NEW YORK ( TheStreet) -- With a small-cap rally leading 2009 equity gains, conventional market wisdom dictates that large-cap companies in the health care sector should receive more attention in 2010.
Resolution to health care reform sholud also bring back those jittery investors who have remained on the healthcare sidelines.

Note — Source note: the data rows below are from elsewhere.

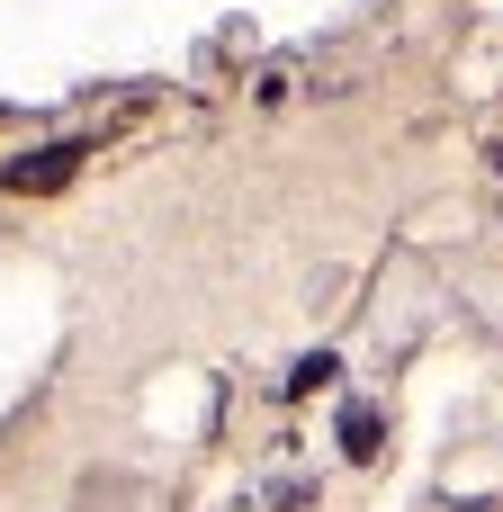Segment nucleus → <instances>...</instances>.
Wrapping results in <instances>:
<instances>
[{
    "instance_id": "obj_1",
    "label": "nucleus",
    "mask_w": 503,
    "mask_h": 512,
    "mask_svg": "<svg viewBox=\"0 0 503 512\" xmlns=\"http://www.w3.org/2000/svg\"><path fill=\"white\" fill-rule=\"evenodd\" d=\"M81 171V144H45L36 162H0V189H63Z\"/></svg>"
},
{
    "instance_id": "obj_2",
    "label": "nucleus",
    "mask_w": 503,
    "mask_h": 512,
    "mask_svg": "<svg viewBox=\"0 0 503 512\" xmlns=\"http://www.w3.org/2000/svg\"><path fill=\"white\" fill-rule=\"evenodd\" d=\"M342 450H351V459H378V414H369V405L342 414Z\"/></svg>"
},
{
    "instance_id": "obj_3",
    "label": "nucleus",
    "mask_w": 503,
    "mask_h": 512,
    "mask_svg": "<svg viewBox=\"0 0 503 512\" xmlns=\"http://www.w3.org/2000/svg\"><path fill=\"white\" fill-rule=\"evenodd\" d=\"M333 369H342V360H333V351H306V360H297V369H288V387H297V396H306V387H333Z\"/></svg>"
}]
</instances>
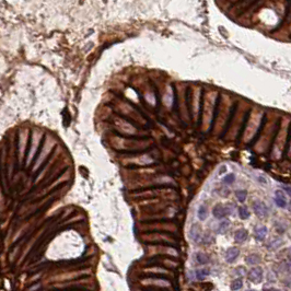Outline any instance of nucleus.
Segmentation results:
<instances>
[{
	"mask_svg": "<svg viewBox=\"0 0 291 291\" xmlns=\"http://www.w3.org/2000/svg\"><path fill=\"white\" fill-rule=\"evenodd\" d=\"M253 210L260 218H266L268 216V207L260 200H255L253 202Z\"/></svg>",
	"mask_w": 291,
	"mask_h": 291,
	"instance_id": "nucleus-1",
	"label": "nucleus"
},
{
	"mask_svg": "<svg viewBox=\"0 0 291 291\" xmlns=\"http://www.w3.org/2000/svg\"><path fill=\"white\" fill-rule=\"evenodd\" d=\"M248 279L254 284H260L263 279V269L260 267H254L248 272Z\"/></svg>",
	"mask_w": 291,
	"mask_h": 291,
	"instance_id": "nucleus-2",
	"label": "nucleus"
},
{
	"mask_svg": "<svg viewBox=\"0 0 291 291\" xmlns=\"http://www.w3.org/2000/svg\"><path fill=\"white\" fill-rule=\"evenodd\" d=\"M275 204L278 206L279 208H285L287 207V197L286 195H285L284 190H276L275 192Z\"/></svg>",
	"mask_w": 291,
	"mask_h": 291,
	"instance_id": "nucleus-3",
	"label": "nucleus"
},
{
	"mask_svg": "<svg viewBox=\"0 0 291 291\" xmlns=\"http://www.w3.org/2000/svg\"><path fill=\"white\" fill-rule=\"evenodd\" d=\"M212 214H214V217L217 218V219H223L224 217L229 216L227 207L226 206H222V205H217V206H214V208L212 209Z\"/></svg>",
	"mask_w": 291,
	"mask_h": 291,
	"instance_id": "nucleus-4",
	"label": "nucleus"
},
{
	"mask_svg": "<svg viewBox=\"0 0 291 291\" xmlns=\"http://www.w3.org/2000/svg\"><path fill=\"white\" fill-rule=\"evenodd\" d=\"M240 255V251L236 247H230L226 252V260L228 263H233Z\"/></svg>",
	"mask_w": 291,
	"mask_h": 291,
	"instance_id": "nucleus-5",
	"label": "nucleus"
},
{
	"mask_svg": "<svg viewBox=\"0 0 291 291\" xmlns=\"http://www.w3.org/2000/svg\"><path fill=\"white\" fill-rule=\"evenodd\" d=\"M190 238L196 243L200 242V240H202V231H200L199 227L197 224H194L190 229Z\"/></svg>",
	"mask_w": 291,
	"mask_h": 291,
	"instance_id": "nucleus-6",
	"label": "nucleus"
},
{
	"mask_svg": "<svg viewBox=\"0 0 291 291\" xmlns=\"http://www.w3.org/2000/svg\"><path fill=\"white\" fill-rule=\"evenodd\" d=\"M267 235V228L265 226H260L255 228V238L257 241H264Z\"/></svg>",
	"mask_w": 291,
	"mask_h": 291,
	"instance_id": "nucleus-7",
	"label": "nucleus"
},
{
	"mask_svg": "<svg viewBox=\"0 0 291 291\" xmlns=\"http://www.w3.org/2000/svg\"><path fill=\"white\" fill-rule=\"evenodd\" d=\"M247 231L246 230H244V229H240V230H238V231L234 233V241H235L236 243H242V242H244V241L247 239Z\"/></svg>",
	"mask_w": 291,
	"mask_h": 291,
	"instance_id": "nucleus-8",
	"label": "nucleus"
},
{
	"mask_svg": "<svg viewBox=\"0 0 291 291\" xmlns=\"http://www.w3.org/2000/svg\"><path fill=\"white\" fill-rule=\"evenodd\" d=\"M197 216L198 218H199V220H202V221L206 220V218H207L208 216V209L205 205H200L199 206V208H198L197 210Z\"/></svg>",
	"mask_w": 291,
	"mask_h": 291,
	"instance_id": "nucleus-9",
	"label": "nucleus"
},
{
	"mask_svg": "<svg viewBox=\"0 0 291 291\" xmlns=\"http://www.w3.org/2000/svg\"><path fill=\"white\" fill-rule=\"evenodd\" d=\"M245 262L247 263L248 265L258 264V263L260 262V256L257 255V254H251V255H248L245 257Z\"/></svg>",
	"mask_w": 291,
	"mask_h": 291,
	"instance_id": "nucleus-10",
	"label": "nucleus"
},
{
	"mask_svg": "<svg viewBox=\"0 0 291 291\" xmlns=\"http://www.w3.org/2000/svg\"><path fill=\"white\" fill-rule=\"evenodd\" d=\"M250 211H248L247 207H245V206H241L240 208H239V216H240L241 219H248L250 218Z\"/></svg>",
	"mask_w": 291,
	"mask_h": 291,
	"instance_id": "nucleus-11",
	"label": "nucleus"
},
{
	"mask_svg": "<svg viewBox=\"0 0 291 291\" xmlns=\"http://www.w3.org/2000/svg\"><path fill=\"white\" fill-rule=\"evenodd\" d=\"M235 197L238 198V200L240 202H244L246 199V197H247V192L246 190H243V189H239L235 192Z\"/></svg>",
	"mask_w": 291,
	"mask_h": 291,
	"instance_id": "nucleus-12",
	"label": "nucleus"
},
{
	"mask_svg": "<svg viewBox=\"0 0 291 291\" xmlns=\"http://www.w3.org/2000/svg\"><path fill=\"white\" fill-rule=\"evenodd\" d=\"M229 226H230V222L228 221V220H224V221H222L221 223L219 224V227H218V230H217V232L220 234H223L224 232H227V230H228Z\"/></svg>",
	"mask_w": 291,
	"mask_h": 291,
	"instance_id": "nucleus-13",
	"label": "nucleus"
},
{
	"mask_svg": "<svg viewBox=\"0 0 291 291\" xmlns=\"http://www.w3.org/2000/svg\"><path fill=\"white\" fill-rule=\"evenodd\" d=\"M196 258H197V262L202 265L207 264V263L209 262V257H208V255H206L205 253H198L197 255H196Z\"/></svg>",
	"mask_w": 291,
	"mask_h": 291,
	"instance_id": "nucleus-14",
	"label": "nucleus"
},
{
	"mask_svg": "<svg viewBox=\"0 0 291 291\" xmlns=\"http://www.w3.org/2000/svg\"><path fill=\"white\" fill-rule=\"evenodd\" d=\"M234 181H235V175H234L233 173H229L224 176L223 180H222V182H223L224 184H227V185H231Z\"/></svg>",
	"mask_w": 291,
	"mask_h": 291,
	"instance_id": "nucleus-15",
	"label": "nucleus"
},
{
	"mask_svg": "<svg viewBox=\"0 0 291 291\" xmlns=\"http://www.w3.org/2000/svg\"><path fill=\"white\" fill-rule=\"evenodd\" d=\"M242 286H243V281H242L241 278H238V279H234L233 281H232L231 289L233 291H236V290H239V289L242 288Z\"/></svg>",
	"mask_w": 291,
	"mask_h": 291,
	"instance_id": "nucleus-16",
	"label": "nucleus"
},
{
	"mask_svg": "<svg viewBox=\"0 0 291 291\" xmlns=\"http://www.w3.org/2000/svg\"><path fill=\"white\" fill-rule=\"evenodd\" d=\"M281 244H282V240H281V239H275L274 241H272V242H270L269 245H268V246H269L270 250H272H272H275V248H278V247H279V246L281 245Z\"/></svg>",
	"mask_w": 291,
	"mask_h": 291,
	"instance_id": "nucleus-17",
	"label": "nucleus"
},
{
	"mask_svg": "<svg viewBox=\"0 0 291 291\" xmlns=\"http://www.w3.org/2000/svg\"><path fill=\"white\" fill-rule=\"evenodd\" d=\"M208 275H209V270L208 269H199L196 272V276H197V278L200 280H202L205 277H207Z\"/></svg>",
	"mask_w": 291,
	"mask_h": 291,
	"instance_id": "nucleus-18",
	"label": "nucleus"
},
{
	"mask_svg": "<svg viewBox=\"0 0 291 291\" xmlns=\"http://www.w3.org/2000/svg\"><path fill=\"white\" fill-rule=\"evenodd\" d=\"M281 188L284 192H286L287 194H288L289 196L291 197V186H288V185H281Z\"/></svg>",
	"mask_w": 291,
	"mask_h": 291,
	"instance_id": "nucleus-19",
	"label": "nucleus"
},
{
	"mask_svg": "<svg viewBox=\"0 0 291 291\" xmlns=\"http://www.w3.org/2000/svg\"><path fill=\"white\" fill-rule=\"evenodd\" d=\"M224 172H227V166H224V165H222V166H221V168H219V172H218V173H219V174H220V175H221V174H223V173H224Z\"/></svg>",
	"mask_w": 291,
	"mask_h": 291,
	"instance_id": "nucleus-20",
	"label": "nucleus"
},
{
	"mask_svg": "<svg viewBox=\"0 0 291 291\" xmlns=\"http://www.w3.org/2000/svg\"><path fill=\"white\" fill-rule=\"evenodd\" d=\"M288 210H289V212L291 214V200L289 202V204H288Z\"/></svg>",
	"mask_w": 291,
	"mask_h": 291,
	"instance_id": "nucleus-21",
	"label": "nucleus"
},
{
	"mask_svg": "<svg viewBox=\"0 0 291 291\" xmlns=\"http://www.w3.org/2000/svg\"><path fill=\"white\" fill-rule=\"evenodd\" d=\"M265 291H281V290H278V289H266Z\"/></svg>",
	"mask_w": 291,
	"mask_h": 291,
	"instance_id": "nucleus-22",
	"label": "nucleus"
},
{
	"mask_svg": "<svg viewBox=\"0 0 291 291\" xmlns=\"http://www.w3.org/2000/svg\"><path fill=\"white\" fill-rule=\"evenodd\" d=\"M289 256H290V258H291V247H290V250H289Z\"/></svg>",
	"mask_w": 291,
	"mask_h": 291,
	"instance_id": "nucleus-23",
	"label": "nucleus"
},
{
	"mask_svg": "<svg viewBox=\"0 0 291 291\" xmlns=\"http://www.w3.org/2000/svg\"><path fill=\"white\" fill-rule=\"evenodd\" d=\"M246 291H256V290H253V289H250V290H246Z\"/></svg>",
	"mask_w": 291,
	"mask_h": 291,
	"instance_id": "nucleus-24",
	"label": "nucleus"
}]
</instances>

Which brings up to Pfizer (PFE).Research firms that are overweighing Pfizer, such as Leerink Swann, point to the "certainty of earnings" or "controlled earnings." Pfizer is still in the middle of its integration with Wyeth (WYEPR). Pfizer has its p/e discount argument, too -- trading at nine times 2010 earnings, compared with the broad market's 17.5 times earnings ratio. Pfizer has never been a p/e leader, but has typically traded closer to the broad market. Pfizer bulls like Leerink Swann's head of health care research John Sullivan, say that cost controls, coupled with the p/e discount, make Pfizer shares attractive even given concerns over its future drug pipeline. Still, a second opinion is always a good idea when it comes to heath care. Avik Roy, an analyst with Monness, Crespi & Hardt, said the structural problems for large pharmaceuticals firms are at heart of why their p/e ratios have been lower, and those questions have not been answered. So don't expect a big p/e boost in 2010, Roy argues. "Pfizer can only move when all the big institutions bet on it, and that's driven by quality of pipeline relative to patent expirations," Roy explained. With powerhouse drug Lipitor going off patent, it is not clear what will drive future growth. Does cost-cutting post-merger lead to top line quality growth? Roy doesn't think so. "Certainty of earnings is fine, but the market won't reward cost-driven earnings with monster multiples; that's a dividend yield, deep-value play," Roy argues. The most important question, then, may be this: While there could be little downside risk to Pfizer given its current valuation, is there much upside potential?